The Belief–Desire–Intention (BDI) model is the canonical deliberative agent architecture in both philosophy and computer science. Bratman (1987) introduced it as a theory of practical reasoning, arguing that intentions are irreducible to beliefs and desires: an intention is a commitment to a plan that constrains future deliberation (you don't reconsider from scratch at every step). Rao and Georgeff (1995) formalised BDI as a computational architecture with branching-time temporal logic, demonstrating that agents with explicit intentions can exhibit more stable and efficient behaviour than purely reactive or purely planning-based agents.

Three of the framework's six layers correspond directly to BDI:

Beliefs map to BeliefsEngine — the agent's model of the world, updated by evidence.
Desires map to DesiresEngine — motivational drivers that the agent has not yet committed to.
Intentions map to GoalsEngine — committed, time-bound, decomposable objectives. In BDI terminology, a goal is a desire that has been "adopted" and given a plan.

The framework extends BDI in three directions. Values add a layer above beliefs that BDI externalised: classical BDI has no formal account of where desires come from or what makes some desires more admissible than others. Purpose adds a stable identity layer that classical BDI subsumed into the agent's initial state. Tasks add a layer below intentions that BDI typically delegated to the plan library. The result is a six-layer hierarchy that preserves BDI's core insight (intentions as commitments that constrain deliberation) while adding the motivational structure that classical BDI left implicit.

▶ Stored data entries
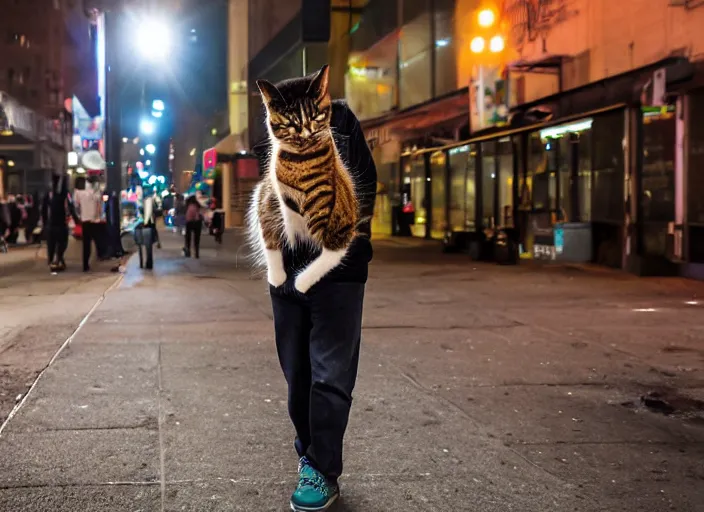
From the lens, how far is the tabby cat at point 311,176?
3367 mm

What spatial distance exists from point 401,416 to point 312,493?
1.76m

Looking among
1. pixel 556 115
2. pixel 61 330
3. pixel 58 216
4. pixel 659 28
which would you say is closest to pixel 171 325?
pixel 61 330

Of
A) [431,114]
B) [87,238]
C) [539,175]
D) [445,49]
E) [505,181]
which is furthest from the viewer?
[445,49]

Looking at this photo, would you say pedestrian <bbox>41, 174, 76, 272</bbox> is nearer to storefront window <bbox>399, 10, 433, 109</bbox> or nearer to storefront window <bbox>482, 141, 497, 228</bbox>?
storefront window <bbox>482, 141, 497, 228</bbox>

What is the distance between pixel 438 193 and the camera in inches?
982

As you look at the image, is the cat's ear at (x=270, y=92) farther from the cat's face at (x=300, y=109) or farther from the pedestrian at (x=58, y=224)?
the pedestrian at (x=58, y=224)

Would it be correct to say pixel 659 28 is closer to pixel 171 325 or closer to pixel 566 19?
pixel 566 19

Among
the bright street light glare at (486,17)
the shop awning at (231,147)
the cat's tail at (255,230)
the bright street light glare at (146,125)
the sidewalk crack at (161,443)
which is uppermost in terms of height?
the bright street light glare at (146,125)

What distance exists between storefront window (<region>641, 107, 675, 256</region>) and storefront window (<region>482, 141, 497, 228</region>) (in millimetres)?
6259

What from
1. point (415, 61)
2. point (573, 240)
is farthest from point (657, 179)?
point (415, 61)

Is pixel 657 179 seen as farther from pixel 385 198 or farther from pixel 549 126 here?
pixel 385 198

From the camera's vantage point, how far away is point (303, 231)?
11.3 ft

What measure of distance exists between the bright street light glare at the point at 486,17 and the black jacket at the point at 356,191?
16984 mm

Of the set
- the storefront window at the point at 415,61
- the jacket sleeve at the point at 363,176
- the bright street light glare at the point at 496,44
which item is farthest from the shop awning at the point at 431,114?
the jacket sleeve at the point at 363,176
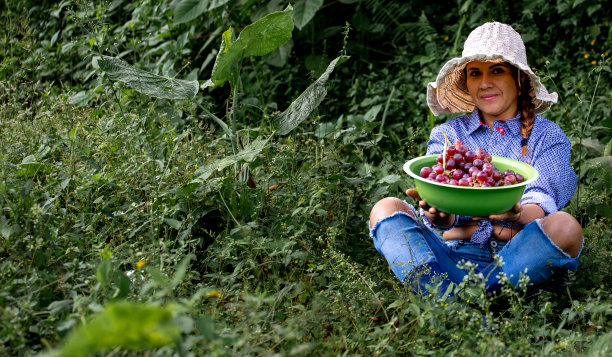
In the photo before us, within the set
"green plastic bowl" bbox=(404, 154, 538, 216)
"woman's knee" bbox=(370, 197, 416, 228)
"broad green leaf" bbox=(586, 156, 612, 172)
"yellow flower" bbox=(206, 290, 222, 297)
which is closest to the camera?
"yellow flower" bbox=(206, 290, 222, 297)

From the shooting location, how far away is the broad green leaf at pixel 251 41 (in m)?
2.78

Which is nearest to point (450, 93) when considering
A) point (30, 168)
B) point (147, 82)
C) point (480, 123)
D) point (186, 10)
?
point (480, 123)

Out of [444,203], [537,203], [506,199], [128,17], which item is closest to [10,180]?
[444,203]

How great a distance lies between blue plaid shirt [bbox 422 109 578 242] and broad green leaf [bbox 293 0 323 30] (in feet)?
5.31

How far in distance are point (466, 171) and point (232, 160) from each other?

▶ Instructions for the task
In the text on the BDI model, which engine do intentions map to?

▶ Answer to this problem
GoalsEngine